Mr. Huynh Minh Tuan, founder of FIDT Investment Consulting & Asset Management Company, believes that the Fed's decision has a positive impact on Vietnam in terms of macroeconomic and monetary policy.

According to Mr. Tuan, the pressure to absorb liquidity and the exchange rate may ease, and the US dollar in the free market will fall back below 24,500 VND/USD.

According to him, interest rates in Vietnam continue to have room to remain low for an extended period.

As for the stock market, when exchange rates stabilize and interest rates are low, foreign capital outflows will stop and may reverse to net buying.

Investor sentiment is also expected to stabilize after a recent period of prolonged anxiety due to rising exchange rates, and many have speculated that the State Bank of Vietnam might reverse its monetary policy, withdrawing money from circulation and potentially hindering the economic recovery.

This week, the European Central Bank (ECB) is also holding a monetary policy meeting.

Previously, the Bank of Japan kept interest rates low but faced significant pressure as the yen fell to 150 yen/USD. This was a new low in over a year and considered a "dangerous" zone.

A decision by the US to halt interest rate hikes could help stabilize global financial markets, including Vietnam, even though many factors still affect exchange rates, inflation, and the recovery of economies, especially in Asia.

Geopolitical conflicts remain difficult to control. The Chinese economy faces numerous risks, including the real estate market crisis.

The State Bank of Vietnam withdrew a net 230 trillion VND, but the USD/VND exchange rate remains under upward pressure . The USD/VND exchange rate is considered fragile despite recent strong intervention by the State Bank of Vietnam. However, overall, the State Bank still has sufficient tools to maintain relative stability in the exchange rate and interest rates.

——————

• [Exercise 1]: According to the article on the Fed's decision and Vietnam, why might foreign capital outflows from the stock market stop and possibly reverse to net buying? Answer in one to three sentences.
• [Exercise 2]: In the records, rewrite everything from the line containing "If you look" down through the end of the records, replacing "farther" with "further" and leaving all else unchanged. Omit the pictures from your answer.
The text and the records that follow it were drawn from separate sources and are unrelated.

——————

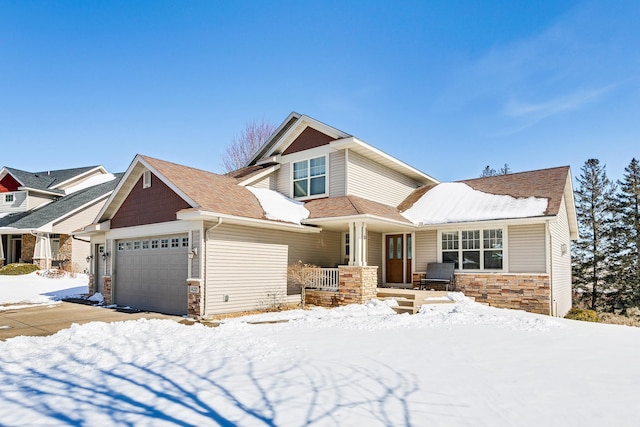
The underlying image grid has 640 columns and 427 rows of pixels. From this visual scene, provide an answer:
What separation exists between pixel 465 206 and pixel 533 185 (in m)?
2.65

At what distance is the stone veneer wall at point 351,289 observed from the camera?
13039 mm

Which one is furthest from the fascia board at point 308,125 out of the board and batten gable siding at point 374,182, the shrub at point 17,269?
the shrub at point 17,269

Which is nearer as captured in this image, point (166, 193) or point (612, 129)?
point (166, 193)

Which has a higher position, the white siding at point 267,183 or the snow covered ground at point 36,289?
the white siding at point 267,183

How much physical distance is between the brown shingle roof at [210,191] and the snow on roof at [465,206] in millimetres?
6543

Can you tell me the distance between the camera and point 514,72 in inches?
579

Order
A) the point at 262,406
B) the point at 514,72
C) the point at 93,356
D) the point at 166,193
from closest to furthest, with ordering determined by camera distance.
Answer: the point at 262,406
the point at 93,356
the point at 166,193
the point at 514,72

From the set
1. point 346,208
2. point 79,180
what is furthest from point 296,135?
point 79,180

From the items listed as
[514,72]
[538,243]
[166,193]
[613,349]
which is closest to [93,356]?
[166,193]

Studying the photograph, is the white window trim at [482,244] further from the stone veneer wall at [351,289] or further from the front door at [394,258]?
the stone veneer wall at [351,289]

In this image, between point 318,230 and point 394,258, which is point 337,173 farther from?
point 394,258

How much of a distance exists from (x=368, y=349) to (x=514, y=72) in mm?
12375

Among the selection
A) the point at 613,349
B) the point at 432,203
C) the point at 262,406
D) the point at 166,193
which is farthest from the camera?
the point at 432,203

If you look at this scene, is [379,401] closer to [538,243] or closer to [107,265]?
[538,243]
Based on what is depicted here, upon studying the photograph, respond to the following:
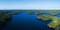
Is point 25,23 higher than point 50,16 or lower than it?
lower

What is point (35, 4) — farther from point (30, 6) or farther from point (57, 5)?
point (57, 5)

——————

• [Written reply 1]: Foreign capital outflows may stop and reverse to net buying because exchange rates would stabilize and interest rates would be low.

• [Written reply 2]:
If you look at this scene, is [379,401] closer to [538,243] or closer to [107,265]?
[538,243]
Based on what is depicted here, upon studying the photograph, respond to the following:
Is point 25,23 higher than point 50,16 or lower than it?
lower

What is point (35, 4) — further from point (30, 6) or further from point (57, 5)?
point (57, 5)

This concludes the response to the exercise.